▶ WRITTEN EXERCISE 1
Return the stretch of the proxy database filtering text from "The final ProxyDatabase" through "(e.g., tree.d18O, marine.MgCa)", copied word for word.
▶ WRITTEN EXERCISE 2
Extend the proxy database filtering text, picking up right after its final sentence.

▶ TEXT EXCERPT

•••

LMRv2.1 uses the parameter valid_frac to remove records that don’t span more than half of the full length of the record. If the database is cleaned up, chances are this will not be an issue. But it is good to run just in case to see what records get filtered out. Records will get dropped during the calibration step of the data assimilation workflow if they do not meet the overlap requirement as well.

valid_frac = 0.5
filtered_records = []

for pid, record in filt.records.items():
    time = np.array(record.time)
    value = np.array(record.value)

    mask = ~np.isnan(time) & ~np.isnan(value)
    time = time[mask]
    value = value[mask]

    if len(time) < 2:
        continue

    dt = record.dt
    years = time.astype(int)
    year_range = years.max() - years.min() + 1
    coverage = len(years) / year_range if year_range > 0 else 0

    # Keep if:
    # - subannual or annual AND coverage ≥ 0.5
    # - OR manually specified pid
    if coverage >= valid_frac or pid == 'Ocn_148':
        filtered_records.append(record)

Final ProxyDatabase Object#

The final ProxyDatabase object contains only PAGES2kv2 records that:

  • Are annual or subannual in resolution (dt ≤ 1.2 years)

  • Have at least 50% coverage over their date range

  • Include complete time and value arrays

  • Are labeled with a standardized ptype format (e.g., tree.d18O, marine.MgCa)

This cleaned and filtered database is now ready for use in the cfr framework for climate field reconstruction.

•••

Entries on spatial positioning
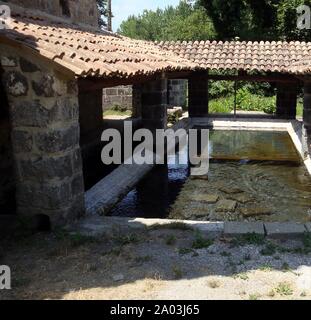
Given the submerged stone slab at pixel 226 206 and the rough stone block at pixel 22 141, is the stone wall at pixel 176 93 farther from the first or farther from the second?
the rough stone block at pixel 22 141

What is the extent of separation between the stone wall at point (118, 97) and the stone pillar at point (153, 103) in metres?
7.52

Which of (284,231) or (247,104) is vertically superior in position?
(247,104)

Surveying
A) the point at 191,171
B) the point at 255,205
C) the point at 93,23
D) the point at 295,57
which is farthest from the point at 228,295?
the point at 295,57

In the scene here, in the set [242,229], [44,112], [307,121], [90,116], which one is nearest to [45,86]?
[44,112]

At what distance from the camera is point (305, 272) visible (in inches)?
187

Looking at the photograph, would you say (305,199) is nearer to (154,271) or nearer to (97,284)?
(154,271)

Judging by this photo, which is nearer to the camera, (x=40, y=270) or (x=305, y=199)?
(x=40, y=270)

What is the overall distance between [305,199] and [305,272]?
12.8 feet

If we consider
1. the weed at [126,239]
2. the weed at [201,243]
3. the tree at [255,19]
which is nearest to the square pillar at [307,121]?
the weed at [201,243]

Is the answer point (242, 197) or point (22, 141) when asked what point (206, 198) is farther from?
point (22, 141)

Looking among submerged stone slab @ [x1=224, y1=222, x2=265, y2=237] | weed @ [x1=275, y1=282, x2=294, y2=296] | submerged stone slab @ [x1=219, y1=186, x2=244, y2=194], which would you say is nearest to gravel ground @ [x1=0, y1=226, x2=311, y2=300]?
weed @ [x1=275, y1=282, x2=294, y2=296]

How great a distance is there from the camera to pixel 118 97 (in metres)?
21.2

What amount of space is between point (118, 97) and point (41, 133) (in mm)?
15648

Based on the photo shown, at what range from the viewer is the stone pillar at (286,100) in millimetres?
18062
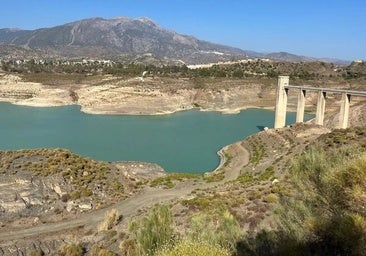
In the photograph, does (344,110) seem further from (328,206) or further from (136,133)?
(328,206)

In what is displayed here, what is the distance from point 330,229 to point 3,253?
11.5 meters

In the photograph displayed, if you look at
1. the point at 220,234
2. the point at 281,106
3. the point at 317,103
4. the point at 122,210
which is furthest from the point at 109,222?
the point at 281,106

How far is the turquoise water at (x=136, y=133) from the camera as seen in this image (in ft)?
130

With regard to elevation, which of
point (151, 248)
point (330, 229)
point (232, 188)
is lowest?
point (232, 188)

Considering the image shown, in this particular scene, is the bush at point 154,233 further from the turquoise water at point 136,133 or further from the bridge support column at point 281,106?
the bridge support column at point 281,106

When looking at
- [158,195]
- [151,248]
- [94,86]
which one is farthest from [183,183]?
[94,86]

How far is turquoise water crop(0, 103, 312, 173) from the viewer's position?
130ft

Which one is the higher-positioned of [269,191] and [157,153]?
[269,191]

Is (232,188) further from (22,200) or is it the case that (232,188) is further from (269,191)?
(22,200)

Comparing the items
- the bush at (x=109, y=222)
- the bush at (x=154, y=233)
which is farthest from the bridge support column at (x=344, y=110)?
the bush at (x=154, y=233)

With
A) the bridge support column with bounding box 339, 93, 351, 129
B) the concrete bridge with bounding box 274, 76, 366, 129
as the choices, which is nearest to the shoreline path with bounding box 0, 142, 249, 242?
the bridge support column with bounding box 339, 93, 351, 129

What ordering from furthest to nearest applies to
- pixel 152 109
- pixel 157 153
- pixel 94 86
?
pixel 94 86 → pixel 152 109 → pixel 157 153

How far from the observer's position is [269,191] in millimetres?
18391

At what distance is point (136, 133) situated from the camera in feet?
168
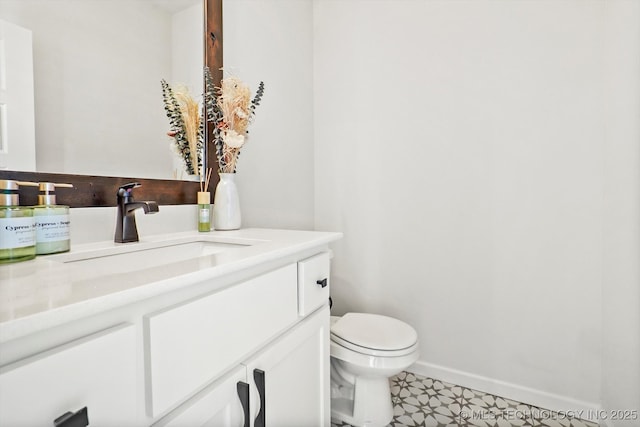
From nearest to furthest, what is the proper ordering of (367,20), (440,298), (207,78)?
(207,78) < (440,298) < (367,20)

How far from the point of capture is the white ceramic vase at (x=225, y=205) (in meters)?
1.16

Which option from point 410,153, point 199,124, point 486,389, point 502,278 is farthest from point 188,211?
point 486,389

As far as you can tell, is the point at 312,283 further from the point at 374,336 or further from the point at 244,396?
the point at 374,336

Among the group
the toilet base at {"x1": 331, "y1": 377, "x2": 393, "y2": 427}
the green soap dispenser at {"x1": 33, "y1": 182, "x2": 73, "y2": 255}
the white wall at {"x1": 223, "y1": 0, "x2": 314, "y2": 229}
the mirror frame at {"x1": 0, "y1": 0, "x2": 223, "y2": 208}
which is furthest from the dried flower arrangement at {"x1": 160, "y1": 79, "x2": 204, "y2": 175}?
the toilet base at {"x1": 331, "y1": 377, "x2": 393, "y2": 427}

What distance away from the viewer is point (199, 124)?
1.21m

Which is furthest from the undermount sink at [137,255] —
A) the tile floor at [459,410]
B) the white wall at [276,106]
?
the tile floor at [459,410]

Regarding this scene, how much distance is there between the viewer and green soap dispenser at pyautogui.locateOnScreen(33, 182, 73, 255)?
0.69m

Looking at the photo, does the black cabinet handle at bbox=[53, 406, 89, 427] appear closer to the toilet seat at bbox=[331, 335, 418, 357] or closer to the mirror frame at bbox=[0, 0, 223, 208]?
the mirror frame at bbox=[0, 0, 223, 208]

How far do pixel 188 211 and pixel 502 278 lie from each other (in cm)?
153

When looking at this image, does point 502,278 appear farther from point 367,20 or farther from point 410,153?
point 367,20

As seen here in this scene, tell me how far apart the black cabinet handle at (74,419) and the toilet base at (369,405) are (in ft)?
3.87

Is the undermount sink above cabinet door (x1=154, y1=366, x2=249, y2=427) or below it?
above

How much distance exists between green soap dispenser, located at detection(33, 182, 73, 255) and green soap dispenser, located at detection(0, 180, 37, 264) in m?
0.03

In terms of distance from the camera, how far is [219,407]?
598 millimetres
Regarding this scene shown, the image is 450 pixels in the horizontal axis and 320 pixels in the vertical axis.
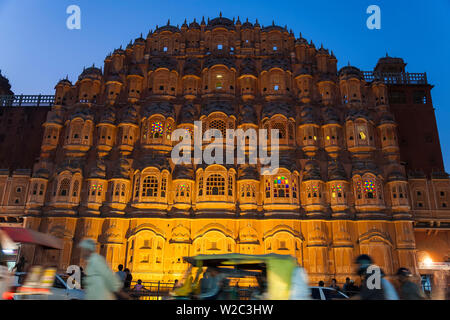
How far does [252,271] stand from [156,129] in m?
25.2

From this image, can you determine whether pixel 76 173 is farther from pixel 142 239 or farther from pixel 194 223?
pixel 194 223

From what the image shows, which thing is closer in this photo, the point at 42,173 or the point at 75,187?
the point at 75,187

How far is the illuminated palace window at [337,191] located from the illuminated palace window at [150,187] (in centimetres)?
1516

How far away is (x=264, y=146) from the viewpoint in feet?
107

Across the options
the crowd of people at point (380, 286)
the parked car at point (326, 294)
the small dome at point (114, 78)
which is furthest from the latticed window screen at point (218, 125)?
the crowd of people at point (380, 286)

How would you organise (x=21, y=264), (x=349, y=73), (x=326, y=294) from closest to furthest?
(x=326, y=294) → (x=21, y=264) → (x=349, y=73)

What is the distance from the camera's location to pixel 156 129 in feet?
109

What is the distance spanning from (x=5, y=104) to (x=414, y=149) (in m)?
48.1

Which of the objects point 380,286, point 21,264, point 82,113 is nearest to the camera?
point 380,286

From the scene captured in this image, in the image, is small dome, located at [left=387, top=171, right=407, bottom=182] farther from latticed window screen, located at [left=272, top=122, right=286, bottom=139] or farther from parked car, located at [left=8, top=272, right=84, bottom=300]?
parked car, located at [left=8, top=272, right=84, bottom=300]

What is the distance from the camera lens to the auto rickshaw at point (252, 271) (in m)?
8.12

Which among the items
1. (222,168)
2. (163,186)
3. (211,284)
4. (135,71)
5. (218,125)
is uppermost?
(135,71)

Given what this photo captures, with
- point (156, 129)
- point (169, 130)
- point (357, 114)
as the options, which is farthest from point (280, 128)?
point (156, 129)

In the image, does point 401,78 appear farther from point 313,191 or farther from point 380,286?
point 380,286
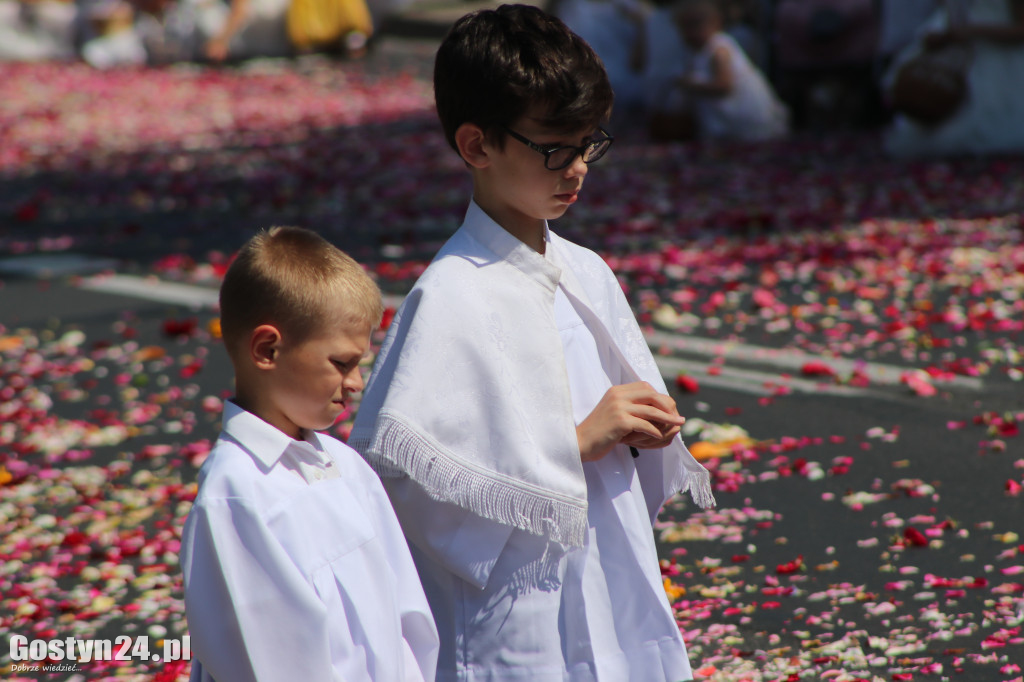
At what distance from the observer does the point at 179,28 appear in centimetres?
2219

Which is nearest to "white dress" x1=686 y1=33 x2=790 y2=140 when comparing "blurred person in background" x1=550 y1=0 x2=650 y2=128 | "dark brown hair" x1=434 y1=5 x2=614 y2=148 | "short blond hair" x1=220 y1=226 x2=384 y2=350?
"blurred person in background" x1=550 y1=0 x2=650 y2=128

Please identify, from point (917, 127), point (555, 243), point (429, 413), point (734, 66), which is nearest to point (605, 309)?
point (555, 243)

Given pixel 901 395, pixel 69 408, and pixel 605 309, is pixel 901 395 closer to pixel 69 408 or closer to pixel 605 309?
pixel 605 309

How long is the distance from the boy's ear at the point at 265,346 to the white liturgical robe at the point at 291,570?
0.28 feet

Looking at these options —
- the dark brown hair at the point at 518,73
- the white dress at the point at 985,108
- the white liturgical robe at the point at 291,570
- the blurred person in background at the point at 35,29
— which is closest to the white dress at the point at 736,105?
the white dress at the point at 985,108

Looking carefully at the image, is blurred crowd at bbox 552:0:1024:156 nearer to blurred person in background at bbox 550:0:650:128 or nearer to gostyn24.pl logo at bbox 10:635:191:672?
blurred person in background at bbox 550:0:650:128

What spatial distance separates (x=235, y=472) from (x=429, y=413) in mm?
433

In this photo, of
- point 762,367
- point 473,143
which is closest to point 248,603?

•••

▶ WRITTEN REPLY 1
The final ProxyDatabase object contains only PAGES2kv2 records that:

  • Are annual or subannual in resolution (dt ≤ 1.2 years)

  • Have at least 50% coverage over their date range

  • Include complete time and value arrays

  • Are labeled with a standardized ptype format (e.g., tree.d18O, marine.MgCa)

▶ WRITTEN REPLY 2
# remove dropped records from final database

final_pdb = cfr.ProxyDatabase()
final_pdb += filtered_records

Save Proxydatabase as netCDF file#

final_pdb.to_nc('./prev_data/lmr_pickle_pages2k.nc')
>>> Warning: this is an experimental feature.
>>> Warning: this is an experimental feature.

100%|██████████| 544/544 [00:15<00:00, 35.39it/s]
>>> Data before 1 CE is dropped for records: ['Arc_032', 'Arc_033', 'Ant_007', 'Ant_010', 'Ant_028', 'Arc_004', 'Arc_026', 'Arc_020', 'Arc_022', 'NAm_011', 'NAm_019', 'Arc_002', 'Eur_006', 'Eur_003'].
ProxyDatabase saved to: ./prev_data/lmr_pickle_pages2k.nc

Summary and Output#

We have constructed a cleaned, standardized proxy database containing PAGES2kv2 records. This database has been filtered by resolution and (optionally) coverage and formatted for direct use in the cfr paleoclimate data assimilation workflows.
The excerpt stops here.